David Davis

Personal information
- Full name: David Grant Davis
- Born: 12 January 1902 Wanstead, Hawke's Bay, New Zealand
- Died: 2 March 1995 (aged 93) Auckland, New Zealand
- Batting: Right-handed
- Bowling: Right-arm medium

Domestic team information
- 1920-21: Hawke's Bay

Career statistics
| Competition | First-class |
| Matches | 3 |
| Runs scored | 88 |
| Batting average | 17.60 |
| 100s/50s | 0/1 |
| Top score | 61 |
| Catches/stumpings | 0/0 |
- Source: Cricinfo, 30 October 2017

= David Davis (cricketer) =

David Grant Davis (12 January 1902 – 2 March 1995) was a New Zealand cricketer and judge.

==Cricket career==
Davis played three matches of first-class cricket for Hawke's Bay in 1920–21. They were Hawke's Bay's last three matches as a first-class team. In the second match, against Wellington, a few days before Davis's 19th birthday, Hawke's Bay followed on 286 runs in arrears and were 167 for 7 in their second innings when Davis went to the wicket. He hit 61 in half an hour, at one point hitting nine boundaries in a little over ten minutes. Nevertheless, Hawke's Bay lost by an innings and 17 runs.

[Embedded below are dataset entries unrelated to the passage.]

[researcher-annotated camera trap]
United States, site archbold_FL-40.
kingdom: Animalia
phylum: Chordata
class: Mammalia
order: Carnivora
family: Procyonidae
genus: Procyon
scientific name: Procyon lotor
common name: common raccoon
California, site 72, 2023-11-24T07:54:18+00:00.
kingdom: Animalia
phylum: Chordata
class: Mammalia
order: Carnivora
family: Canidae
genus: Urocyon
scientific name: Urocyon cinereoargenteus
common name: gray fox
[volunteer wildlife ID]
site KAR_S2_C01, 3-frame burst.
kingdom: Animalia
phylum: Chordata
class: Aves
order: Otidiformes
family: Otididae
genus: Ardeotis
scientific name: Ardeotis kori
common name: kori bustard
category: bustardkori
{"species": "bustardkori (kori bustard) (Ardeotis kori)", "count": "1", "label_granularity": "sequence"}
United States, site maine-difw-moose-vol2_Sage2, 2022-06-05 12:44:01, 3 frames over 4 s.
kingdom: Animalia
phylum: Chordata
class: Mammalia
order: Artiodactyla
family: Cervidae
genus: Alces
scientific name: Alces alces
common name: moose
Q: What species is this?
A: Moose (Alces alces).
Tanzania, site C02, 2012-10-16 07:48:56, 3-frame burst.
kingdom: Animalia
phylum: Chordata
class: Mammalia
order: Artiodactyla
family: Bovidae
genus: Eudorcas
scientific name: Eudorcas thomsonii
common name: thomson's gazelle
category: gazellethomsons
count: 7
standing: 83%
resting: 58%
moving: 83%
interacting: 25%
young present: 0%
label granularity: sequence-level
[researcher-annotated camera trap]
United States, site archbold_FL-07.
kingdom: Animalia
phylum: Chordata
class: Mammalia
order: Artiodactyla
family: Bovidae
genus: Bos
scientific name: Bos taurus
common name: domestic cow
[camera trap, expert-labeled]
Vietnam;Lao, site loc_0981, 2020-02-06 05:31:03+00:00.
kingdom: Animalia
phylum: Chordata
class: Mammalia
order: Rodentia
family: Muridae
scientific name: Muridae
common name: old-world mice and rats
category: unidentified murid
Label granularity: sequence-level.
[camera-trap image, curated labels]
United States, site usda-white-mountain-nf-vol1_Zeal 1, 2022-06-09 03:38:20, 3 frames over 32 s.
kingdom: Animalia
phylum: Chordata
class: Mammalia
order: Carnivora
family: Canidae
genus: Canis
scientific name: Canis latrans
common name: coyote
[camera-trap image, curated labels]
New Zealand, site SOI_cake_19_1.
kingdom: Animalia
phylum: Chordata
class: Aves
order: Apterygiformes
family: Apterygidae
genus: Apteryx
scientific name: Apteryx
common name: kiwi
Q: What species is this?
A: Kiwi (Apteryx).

He continued to play for Hawke's Bay and was also secretary of the Hawke's Bay Cricket Association until he moved to Gisborne in 1927.

==Legal career==
Davis was educated at Wanganui Collegiate School before becoming a law clerk in 1920. He worked for the Public Trust office in Napier before being transferred to Gisborne in 1927. He qualified as a solicitor and practised in Waitara and Wanganui, where he was appointed district solicitor in 1939. He was appointed as a judge of the Māori Land Court in 1961.

==Personal life==
Davis and his wife Kathleen married in 1927 and had one daughter. He was the last surviving Hawke's Bay first-class cricketer.